Soria's team at EPFL didn't invent the idea of predictive control for drones. Scientists have modeled it to navigate obstacle-free areas and systems for two vehicles traveling on predefined trajectories. But it’s not the norm, she says, because predictive control relies on a flood of real-time calculations that can max out whatever computational power fits on small drones, which weigh 10 times less than a smartphone.

Predictive control is all about finding the optimal answer to a problem with a ton of variables—like inter-drone distance and speed—that should all hover near desired values. To simulate predictive control, Soria programmed math equations representing the most important constraints. Drones shouldn’t slam into each other, so her model limits how close they can fly to another. Drones shouldn’t try to soar through an obstacle, so her model can keep a list of “no-fly zones” logged in the back of its mind. At the same time, each drone should reach and maintain a preferred speed toward its goal. So Soria programmed each drone’s autopilot to imagine a best trajectory based on its current state and these constraints. Importantly, each drone also imagines this trajectory for its nearest neighbors, based on its knowledge of their position and motion.

It’s like a couple tennis pros working out the best way to slam the ball back. “They are not only reacting to where the ball is at a given time,” Soria says. “They are also planning what's going to happen next, for instance based on the direction they see that the opponent is moving.”

The math, of course, gets messy. One drone’s trajectory influences the rest, and vice versa—a type of system referred to as being “nonlinear.” Solving the tangled web of nonlinearity is a slog. But reality is itself nonlinear. That makes Soria's computationally expensive approach worth it.

Soria’s team tested the new approach against a state-of-the-art reactive model on a simulation with five drones and eight obstacles, and confirmed their hunch. In one scenario, reactive swarms finished their mission in 34.1 seconds—the predictive one finished in 21.5.

Next came the real demonstration. Soria’s team gathered small Crazyflie quadcopters used by researchers. Each one was tiny enough to fit in the palm of her hand and weighed less than a golf ball, but carried an accelerometer, a gyroscope, a pressure sensor, a radio transmitter, and small motion-capture balls, spaced a couple of inches apart and between the four blades. Readings from the sensors and the room’s motion-capture camera, which tracked the balls, flowed to a computer running each drone’s model as a ground control station. (The small drones can’t carry the hardware needed to run predictive control computations onboard.)

Soria placed the drones on the floor in a “start” region near the first tree-like obstacles. As she launched the experiment, five drones sprang up and quickly moved to random positions in the 3D space above the takeoff area. Then the copters started moving. They slipped through the air, between the soft green obstacles, over, under, and around each other, and toward the finish line where they landed with a gentle bounce. No collisions. Just smooth uneventful swarming made possible by a barrage of mathematical computations updating in real time.
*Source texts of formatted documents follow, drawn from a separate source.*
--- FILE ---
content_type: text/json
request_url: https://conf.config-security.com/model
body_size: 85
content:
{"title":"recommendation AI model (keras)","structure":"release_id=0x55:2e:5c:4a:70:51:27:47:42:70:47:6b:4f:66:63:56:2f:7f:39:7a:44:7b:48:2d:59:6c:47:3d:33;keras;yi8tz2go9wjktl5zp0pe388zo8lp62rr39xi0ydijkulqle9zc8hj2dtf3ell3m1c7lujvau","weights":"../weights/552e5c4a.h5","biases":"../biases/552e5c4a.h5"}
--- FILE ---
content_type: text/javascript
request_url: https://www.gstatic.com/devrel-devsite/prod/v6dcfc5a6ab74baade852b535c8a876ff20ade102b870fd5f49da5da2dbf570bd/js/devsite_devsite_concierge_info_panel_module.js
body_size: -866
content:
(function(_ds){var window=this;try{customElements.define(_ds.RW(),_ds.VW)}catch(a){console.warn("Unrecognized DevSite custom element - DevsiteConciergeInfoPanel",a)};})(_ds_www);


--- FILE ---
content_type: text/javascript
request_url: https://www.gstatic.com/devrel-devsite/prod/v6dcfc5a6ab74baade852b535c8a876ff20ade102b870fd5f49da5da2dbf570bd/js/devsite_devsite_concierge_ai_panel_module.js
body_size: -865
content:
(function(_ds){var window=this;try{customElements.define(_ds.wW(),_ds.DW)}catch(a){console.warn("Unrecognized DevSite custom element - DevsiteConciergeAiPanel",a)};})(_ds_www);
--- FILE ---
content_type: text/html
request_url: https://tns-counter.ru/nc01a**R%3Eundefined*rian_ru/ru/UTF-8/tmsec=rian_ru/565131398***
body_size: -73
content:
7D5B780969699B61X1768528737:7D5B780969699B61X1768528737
Video: Jamani Caillet/2021 EPFL

“The results of the NMPC [nonlinear model predictive control] model are quite promising,” writes Gábor Vásárhelyi, a roboticist at Eötvös Loránd University in Budapest, Hungary, in an email to WIRED. (Vásárhelyi’s team created the reactive model Soria used, but he was not involved in the work.)

However, Vásárhelyi notes, the study doesn’t address a crucial barrier to implementing predictive control: the computation requires a central computer. Outsourcing controls over long distances could leave the entire swarm susceptible to communication delays or errors. Simpler decentralized control systems may not find the best possible flight trajectory, but “they can run on very small onboard devices (such as mosquitoes, lady bugs or small drones) and scale much, much better with swarm size,” he writes. Artificial—and natural—drone swarms can’t have bulky onboard computers.

“It is a bit of a question of quality or quantity,” Vásárhelyi continues. “However, nature kind of has it both.”

“That's where I say ‘Yes, I can,’” says Dan Bliss, a systems engineer at Arizona State University. Bliss, who is not involved with Soria’s team, leads a Darpa project to make mobile processing more efficient for drones and consumer tech. Even small drones are expected to become more computationally powerful with time. “I take a couple-hundred-watt computer problem and try to put it on a processor that consumes 1 watt,” he says. Bliss adds that creating an autonomous drone swarm isn’t just a control problem, it’s also a sensing problem. Onboard tools that map the surrounding world, such as computer vision, require a lot of processing power.

Lately, Soria’s team has been working on distributing the intelligence among the drones to accommodate larger swarms, and to handle dynamic obstacles. Prediction-minded drone swarms are, like burrito-delivery drones, many years away. But that’s not never. Roboticists can see them in their future—and, most likely, in their neighbor’s too.